HIQA publishes new Standards for the Protection and Welfare of Children
New National Standards to radically strengthen and improve Ireland’s child protection services have been published today by the Health Information and Quality Authority.
Speaking at the launch of the Standards, Tracey Cooper, Chief Executive of HIQA, said: “These new National Standards are a significant milestone in putting safer and more reliable child protection systems in place for our vulnerable and at-risk children. With the scale and seriousness of child abuse and neglect in Ireland, highlighted in various inquiry reports in recent years, it has been clear for some time that the needs of vulnerable children have not always been responded to in an appropriate and timely way. As a society we need to learn from the past and take steps to ensure that services work effectively and safely to deliver better care and support for our vulnerable children.”

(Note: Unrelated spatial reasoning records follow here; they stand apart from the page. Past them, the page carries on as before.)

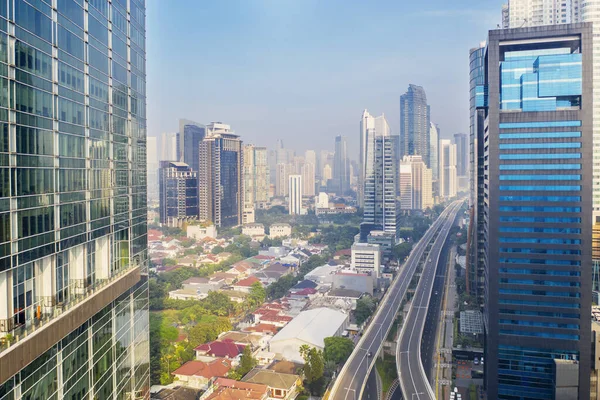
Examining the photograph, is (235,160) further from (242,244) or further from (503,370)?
(503,370)

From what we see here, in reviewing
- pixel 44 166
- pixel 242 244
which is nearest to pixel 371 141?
pixel 242 244

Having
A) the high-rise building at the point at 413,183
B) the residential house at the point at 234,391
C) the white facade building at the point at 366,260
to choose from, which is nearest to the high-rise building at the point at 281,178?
the high-rise building at the point at 413,183

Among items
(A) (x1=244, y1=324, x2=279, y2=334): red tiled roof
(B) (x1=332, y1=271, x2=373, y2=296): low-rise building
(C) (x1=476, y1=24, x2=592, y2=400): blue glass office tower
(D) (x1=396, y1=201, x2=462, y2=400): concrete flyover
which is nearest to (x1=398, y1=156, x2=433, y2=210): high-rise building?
(D) (x1=396, y1=201, x2=462, y2=400): concrete flyover

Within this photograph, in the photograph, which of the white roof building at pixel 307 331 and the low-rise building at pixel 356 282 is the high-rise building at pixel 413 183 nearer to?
the low-rise building at pixel 356 282

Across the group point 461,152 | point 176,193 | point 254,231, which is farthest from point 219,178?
point 461,152

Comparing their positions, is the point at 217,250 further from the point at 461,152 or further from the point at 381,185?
the point at 461,152
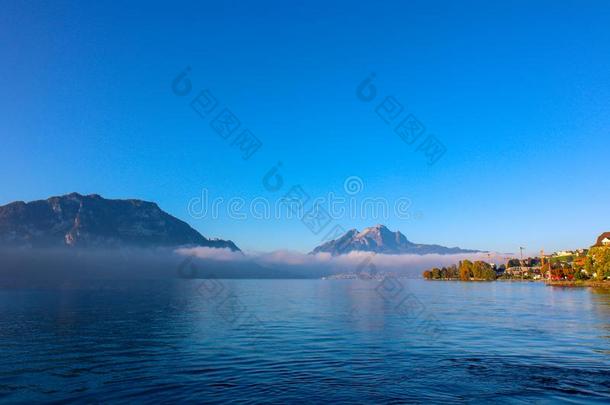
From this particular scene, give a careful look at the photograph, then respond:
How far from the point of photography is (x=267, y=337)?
2048 inches

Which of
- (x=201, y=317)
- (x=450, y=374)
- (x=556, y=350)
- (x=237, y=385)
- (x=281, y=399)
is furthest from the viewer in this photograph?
(x=201, y=317)

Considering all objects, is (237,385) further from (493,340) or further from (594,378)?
(493,340)

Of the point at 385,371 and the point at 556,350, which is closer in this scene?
the point at 385,371

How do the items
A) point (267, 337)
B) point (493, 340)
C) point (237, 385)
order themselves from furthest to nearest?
point (267, 337) → point (493, 340) → point (237, 385)

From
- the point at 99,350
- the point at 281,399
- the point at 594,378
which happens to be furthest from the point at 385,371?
the point at 99,350

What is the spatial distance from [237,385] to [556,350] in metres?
32.6

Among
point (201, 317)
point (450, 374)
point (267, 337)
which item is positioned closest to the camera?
point (450, 374)

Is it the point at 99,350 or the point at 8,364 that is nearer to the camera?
the point at 8,364

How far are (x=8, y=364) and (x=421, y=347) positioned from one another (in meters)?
39.3

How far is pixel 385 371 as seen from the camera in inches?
1299

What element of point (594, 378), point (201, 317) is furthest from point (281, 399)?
point (201, 317)

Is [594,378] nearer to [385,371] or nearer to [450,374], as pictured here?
[450,374]

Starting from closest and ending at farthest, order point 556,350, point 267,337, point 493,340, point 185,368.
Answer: point 185,368 < point 556,350 < point 493,340 < point 267,337

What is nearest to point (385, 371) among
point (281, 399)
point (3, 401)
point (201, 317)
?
point (281, 399)
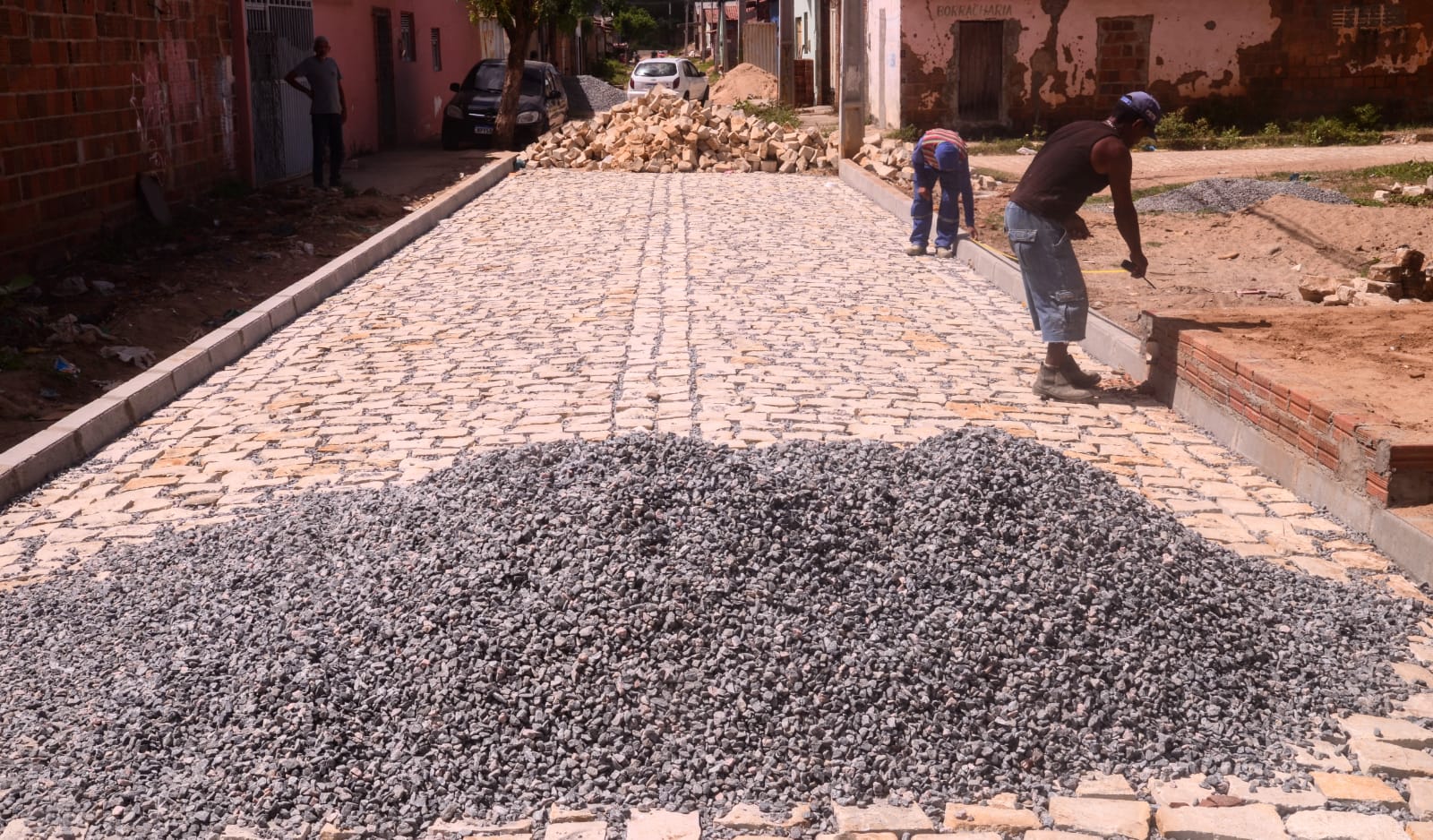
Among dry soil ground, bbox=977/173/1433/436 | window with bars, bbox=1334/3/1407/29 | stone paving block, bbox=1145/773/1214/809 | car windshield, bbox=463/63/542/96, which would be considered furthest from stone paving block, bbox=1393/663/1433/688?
window with bars, bbox=1334/3/1407/29

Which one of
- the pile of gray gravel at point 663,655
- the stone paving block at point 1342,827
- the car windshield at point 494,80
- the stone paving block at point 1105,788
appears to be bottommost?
the stone paving block at point 1342,827

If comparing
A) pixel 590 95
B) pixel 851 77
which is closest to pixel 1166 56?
pixel 851 77

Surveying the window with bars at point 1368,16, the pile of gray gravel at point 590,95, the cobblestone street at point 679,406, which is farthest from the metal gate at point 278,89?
the pile of gray gravel at point 590,95

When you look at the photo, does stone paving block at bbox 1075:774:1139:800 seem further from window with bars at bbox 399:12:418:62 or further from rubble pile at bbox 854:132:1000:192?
window with bars at bbox 399:12:418:62

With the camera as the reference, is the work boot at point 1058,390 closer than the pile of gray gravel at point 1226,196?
Yes

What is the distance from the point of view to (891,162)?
20.1 meters

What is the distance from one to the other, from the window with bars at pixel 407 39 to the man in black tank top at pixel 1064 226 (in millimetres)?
20677

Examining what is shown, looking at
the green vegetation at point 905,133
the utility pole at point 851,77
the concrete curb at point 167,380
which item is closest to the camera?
the concrete curb at point 167,380

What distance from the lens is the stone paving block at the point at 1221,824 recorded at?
354 cm

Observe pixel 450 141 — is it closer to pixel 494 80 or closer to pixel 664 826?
pixel 494 80

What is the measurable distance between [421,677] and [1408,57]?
2779cm

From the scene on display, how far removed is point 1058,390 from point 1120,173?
1.31 meters

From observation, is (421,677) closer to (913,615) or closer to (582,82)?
(913,615)

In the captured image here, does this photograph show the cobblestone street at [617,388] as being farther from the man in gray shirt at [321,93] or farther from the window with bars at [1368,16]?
the window with bars at [1368,16]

“HIQA is committed to ensuring that the safety and wellbeing of children should be the top priority for those working in the child protection services. These outcome-based National Standards for the Protection and Welfare of Children have been developed with the help of a special advisory group. This included direct input from a wide range of people and organisations, including representatives of the social work profession who manage and deliver HSE child protection and welfare services on a daily basis.”
“The Standards are designed to follow a child’s journey within the child protection system to ensure that his or her safety and welfare is being protected. Along that journey children will be supported through a range of measures. These should include providing accessible information, timely access to the appropriate services, effective risk-based screening of child referrals, good case assessment and planning to ensure that appropriate services are made available to children as required, the taking of timely action to protect children at risk of harm, working with and sharing information with other agencies in the child’s interest and ensuring appropriate records are kept and maintained securely.”

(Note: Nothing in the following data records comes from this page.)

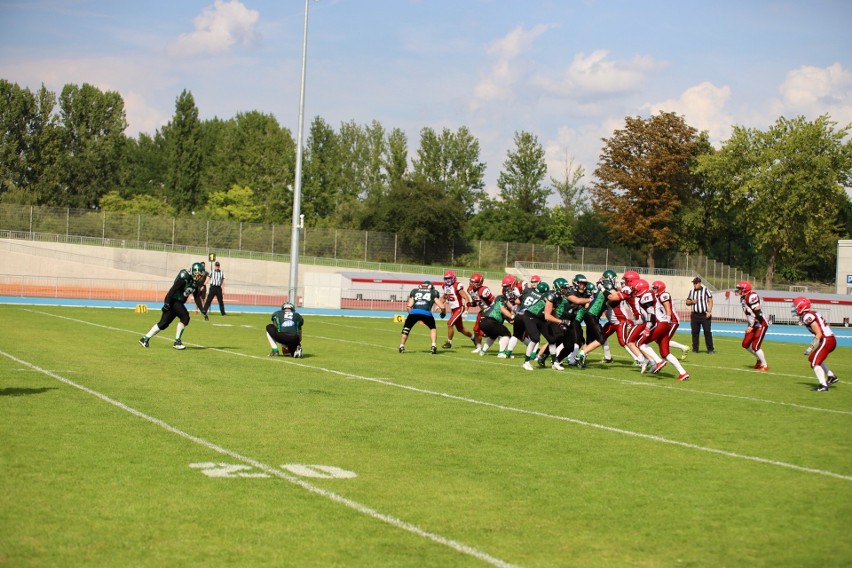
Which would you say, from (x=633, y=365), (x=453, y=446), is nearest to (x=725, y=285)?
(x=633, y=365)

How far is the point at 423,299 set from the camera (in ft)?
65.3

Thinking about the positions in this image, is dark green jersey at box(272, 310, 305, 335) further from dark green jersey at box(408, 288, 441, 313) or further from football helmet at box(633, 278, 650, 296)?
football helmet at box(633, 278, 650, 296)

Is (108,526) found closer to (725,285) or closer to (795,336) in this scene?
(795,336)

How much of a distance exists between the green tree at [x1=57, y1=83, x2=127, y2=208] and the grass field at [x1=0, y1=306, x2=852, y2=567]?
78.3 m

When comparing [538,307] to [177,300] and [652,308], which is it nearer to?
[652,308]

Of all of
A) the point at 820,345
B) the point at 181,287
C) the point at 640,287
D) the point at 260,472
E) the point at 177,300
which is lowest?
the point at 260,472

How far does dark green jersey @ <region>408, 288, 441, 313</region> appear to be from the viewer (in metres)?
19.8

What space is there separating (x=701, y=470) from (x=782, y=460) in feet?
3.59

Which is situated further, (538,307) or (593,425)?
(538,307)

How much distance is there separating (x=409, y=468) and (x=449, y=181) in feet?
280

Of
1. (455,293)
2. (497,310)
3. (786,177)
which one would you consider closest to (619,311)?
(497,310)

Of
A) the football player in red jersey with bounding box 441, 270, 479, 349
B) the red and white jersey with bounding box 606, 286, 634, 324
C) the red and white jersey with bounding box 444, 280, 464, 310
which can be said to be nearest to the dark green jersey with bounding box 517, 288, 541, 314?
the red and white jersey with bounding box 606, 286, 634, 324

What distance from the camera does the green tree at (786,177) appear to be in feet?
217

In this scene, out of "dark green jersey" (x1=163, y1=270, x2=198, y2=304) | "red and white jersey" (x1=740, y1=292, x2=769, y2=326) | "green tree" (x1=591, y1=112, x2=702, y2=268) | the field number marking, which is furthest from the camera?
"green tree" (x1=591, y1=112, x2=702, y2=268)
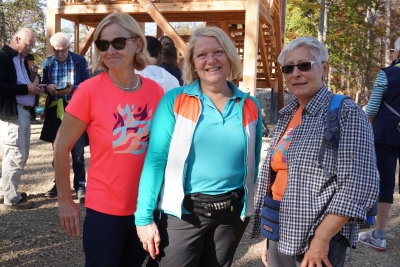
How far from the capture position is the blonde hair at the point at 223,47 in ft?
6.39

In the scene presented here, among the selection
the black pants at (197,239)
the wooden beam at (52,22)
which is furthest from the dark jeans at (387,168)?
the wooden beam at (52,22)

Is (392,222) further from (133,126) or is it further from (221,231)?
(133,126)

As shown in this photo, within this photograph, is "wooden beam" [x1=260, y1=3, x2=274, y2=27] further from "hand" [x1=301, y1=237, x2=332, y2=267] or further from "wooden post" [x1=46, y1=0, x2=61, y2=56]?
"hand" [x1=301, y1=237, x2=332, y2=267]

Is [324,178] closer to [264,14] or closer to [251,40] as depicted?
[251,40]

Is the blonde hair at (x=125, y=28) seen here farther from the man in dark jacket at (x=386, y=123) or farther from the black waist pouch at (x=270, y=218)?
the man in dark jacket at (x=386, y=123)

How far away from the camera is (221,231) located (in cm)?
192

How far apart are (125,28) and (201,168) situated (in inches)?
35.0

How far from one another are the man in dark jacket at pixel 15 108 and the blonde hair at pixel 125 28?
254 cm

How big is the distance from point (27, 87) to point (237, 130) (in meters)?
3.34

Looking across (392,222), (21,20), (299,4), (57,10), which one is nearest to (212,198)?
(392,222)

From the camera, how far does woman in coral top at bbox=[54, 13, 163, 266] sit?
1.87 meters

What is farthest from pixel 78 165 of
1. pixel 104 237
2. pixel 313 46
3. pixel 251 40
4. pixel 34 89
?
pixel 251 40

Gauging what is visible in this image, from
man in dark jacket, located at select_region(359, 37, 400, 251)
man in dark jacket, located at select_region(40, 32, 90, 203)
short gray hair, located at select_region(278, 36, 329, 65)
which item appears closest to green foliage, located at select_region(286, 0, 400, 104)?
man in dark jacket, located at select_region(40, 32, 90, 203)

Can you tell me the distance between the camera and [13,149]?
4371mm
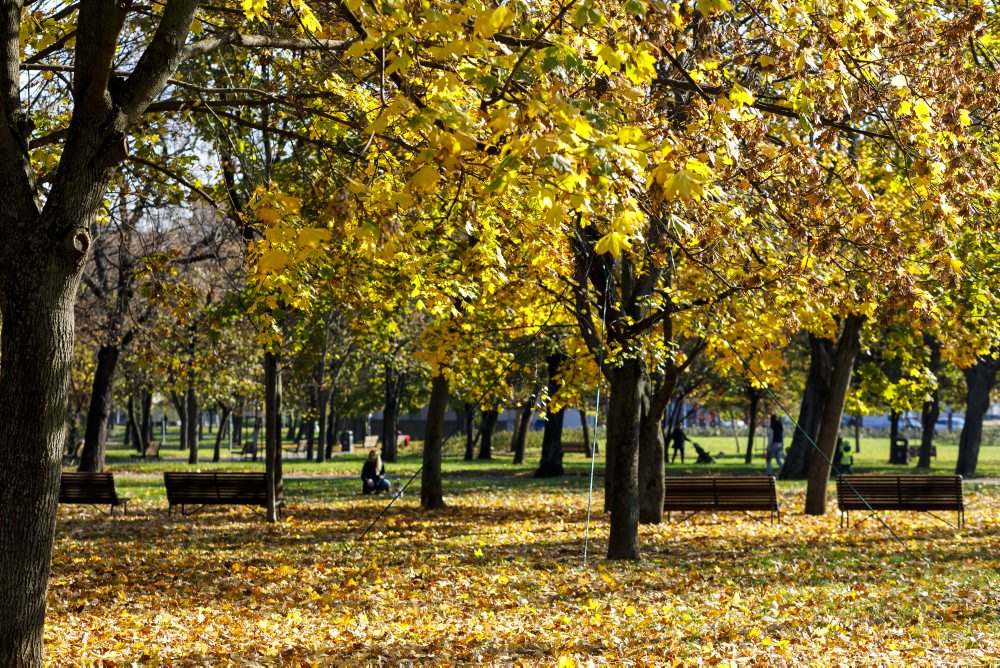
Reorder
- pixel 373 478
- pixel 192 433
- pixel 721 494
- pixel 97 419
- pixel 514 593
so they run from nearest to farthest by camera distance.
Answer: pixel 514 593, pixel 721 494, pixel 373 478, pixel 97 419, pixel 192 433

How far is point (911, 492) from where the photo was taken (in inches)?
571

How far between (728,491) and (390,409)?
83.6 feet

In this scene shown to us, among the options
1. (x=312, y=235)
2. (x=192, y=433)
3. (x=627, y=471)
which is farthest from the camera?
(x=192, y=433)

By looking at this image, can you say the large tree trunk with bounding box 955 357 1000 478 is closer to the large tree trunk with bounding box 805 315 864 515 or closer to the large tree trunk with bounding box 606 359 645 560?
the large tree trunk with bounding box 805 315 864 515

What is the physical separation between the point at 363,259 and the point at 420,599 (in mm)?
5495

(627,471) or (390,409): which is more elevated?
(390,409)

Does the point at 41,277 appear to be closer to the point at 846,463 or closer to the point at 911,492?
the point at 911,492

Tracey Cooper concluded: “All children have a right to be safe and to have access to appropriate services and support to enable their growth and development. For too long, the needs of children have not played a sufficiently significant priority in how the child protection service, and the wider range of relevant agencies and organisations in our society, respond to concerns over the welfare of vulnerable children. With the approval of the National Standards, HIQA will monitor the current HSE Children and Family Services’, and the future Child and Family Agency’s, compliance with the Standards and will assess how the HSE undertakes its statutory function under the law and its implementation of Children First – the national guidance for the protection and welfare of children.“
Marty Whelan, Head of Communications and Stakeholder Engagement, Health Information and Quality Authority, 01 814 7481 / 086 244 7623, firstname.lastname@example.org
Notes to the Editor:
- Child protection is the process of protecting individual children identified as suffering, or likely to suffer from, significant harm as a result of abuse or neglect.

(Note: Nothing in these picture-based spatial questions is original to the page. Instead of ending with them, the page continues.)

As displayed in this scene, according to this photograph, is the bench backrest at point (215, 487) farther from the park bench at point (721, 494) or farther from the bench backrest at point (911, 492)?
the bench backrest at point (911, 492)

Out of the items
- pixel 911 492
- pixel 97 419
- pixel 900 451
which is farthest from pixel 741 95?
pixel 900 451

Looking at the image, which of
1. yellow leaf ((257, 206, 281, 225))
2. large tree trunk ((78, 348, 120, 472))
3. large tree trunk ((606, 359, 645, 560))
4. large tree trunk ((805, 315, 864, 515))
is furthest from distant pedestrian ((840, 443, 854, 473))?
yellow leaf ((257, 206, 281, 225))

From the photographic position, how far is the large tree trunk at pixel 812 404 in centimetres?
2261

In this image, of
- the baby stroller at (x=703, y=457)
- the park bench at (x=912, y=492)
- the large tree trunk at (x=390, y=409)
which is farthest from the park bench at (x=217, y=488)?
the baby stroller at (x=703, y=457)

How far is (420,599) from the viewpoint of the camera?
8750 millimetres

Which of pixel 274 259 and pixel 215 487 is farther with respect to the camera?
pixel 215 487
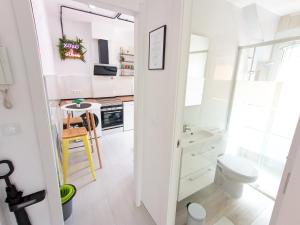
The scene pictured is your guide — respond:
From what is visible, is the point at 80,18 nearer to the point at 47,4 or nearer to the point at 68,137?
the point at 47,4

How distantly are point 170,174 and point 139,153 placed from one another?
1.74 ft

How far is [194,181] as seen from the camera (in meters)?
1.73

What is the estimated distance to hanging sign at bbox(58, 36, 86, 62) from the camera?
3195mm

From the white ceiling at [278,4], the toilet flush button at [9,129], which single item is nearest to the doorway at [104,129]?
the toilet flush button at [9,129]

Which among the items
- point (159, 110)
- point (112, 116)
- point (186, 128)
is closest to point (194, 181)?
point (186, 128)

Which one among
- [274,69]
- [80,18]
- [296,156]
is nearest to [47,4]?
[80,18]

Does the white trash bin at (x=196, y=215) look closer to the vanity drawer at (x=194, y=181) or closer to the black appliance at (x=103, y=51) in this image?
the vanity drawer at (x=194, y=181)

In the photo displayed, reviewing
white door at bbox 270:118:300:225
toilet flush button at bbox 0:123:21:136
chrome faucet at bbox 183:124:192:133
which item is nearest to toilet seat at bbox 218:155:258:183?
chrome faucet at bbox 183:124:192:133

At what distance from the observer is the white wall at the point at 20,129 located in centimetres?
91

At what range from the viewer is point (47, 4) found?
2498 millimetres

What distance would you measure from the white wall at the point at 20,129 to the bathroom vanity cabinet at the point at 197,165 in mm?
1311

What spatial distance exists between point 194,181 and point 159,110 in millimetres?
1054

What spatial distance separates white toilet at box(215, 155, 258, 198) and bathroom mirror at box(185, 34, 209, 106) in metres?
0.91

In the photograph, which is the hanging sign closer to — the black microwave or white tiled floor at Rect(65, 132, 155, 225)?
the black microwave
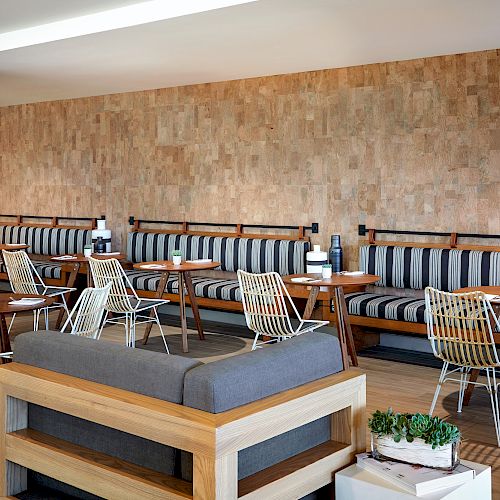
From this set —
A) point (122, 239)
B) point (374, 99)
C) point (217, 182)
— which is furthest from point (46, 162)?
point (374, 99)

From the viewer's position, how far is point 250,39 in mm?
6238

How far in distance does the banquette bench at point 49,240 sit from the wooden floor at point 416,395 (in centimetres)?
224

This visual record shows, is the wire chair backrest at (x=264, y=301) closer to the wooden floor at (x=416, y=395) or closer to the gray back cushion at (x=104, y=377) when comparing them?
the wooden floor at (x=416, y=395)

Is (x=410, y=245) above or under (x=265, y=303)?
above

- The National Standards for the Protection and Welfare of Children will assess the wider performance of the HSEChildren and Family Services or successor agency, as a service provider, in relation to its statutory functions to provide adequate care and protection to children, under Section 3 of the Child Care Act, 1991 and its statutory duties under Children First. The Standards will also guide the HSE’s or successor agency’s response to child protection concerns and how these concerns are managed.
- The National Standards promote the principles outlined in Children First, the national guidance for the protection and welfare of children 2011.
- HIQA set up a Standards Advisory Group in 2011 to advise it on the development of draft Standards for public consultation. The Standards Advisory Group was a group of key experts and representatives from the HSE, Department of Children and Youth Affairs, Department of Education and Skills, the Irish Youth Justice Service, An Garda Síochána, other regulatory bodies, and people from the academic and legal fields, non-statutory organisations providing services to children, and other key people involved in or with an interest in children’s and child protection services.
- Draft standards were published for public consultation earlier this year by HIQA. There were over 50 submissions received to the public consultation process which were used to inform the development of the Standards. By implementing these Standards, the HSE Children and Family Services will continuously improve the services it provides to children and families.
- These National Standards have been developed through a structured process aimed at reflecting best practice in social care regulation in Ireland and abroad. They are based on key principles which guide services on how to protect children and promote their welfare and are grouped according to six key themes as follows:
- Child-centred services
- Safe and effective services
- Leadership, governance, and management
- Use of resources
- Use of information.
- The Government will enact specific legislation to underpin Children First. Children First should be used in conjunction with all relevant legislation and the National Standards for the Protection and Welfare of Children.
- These Standards have been approved by the Board of HIQA and by the Minister for Health and the Minister for Children and Youth Affairs.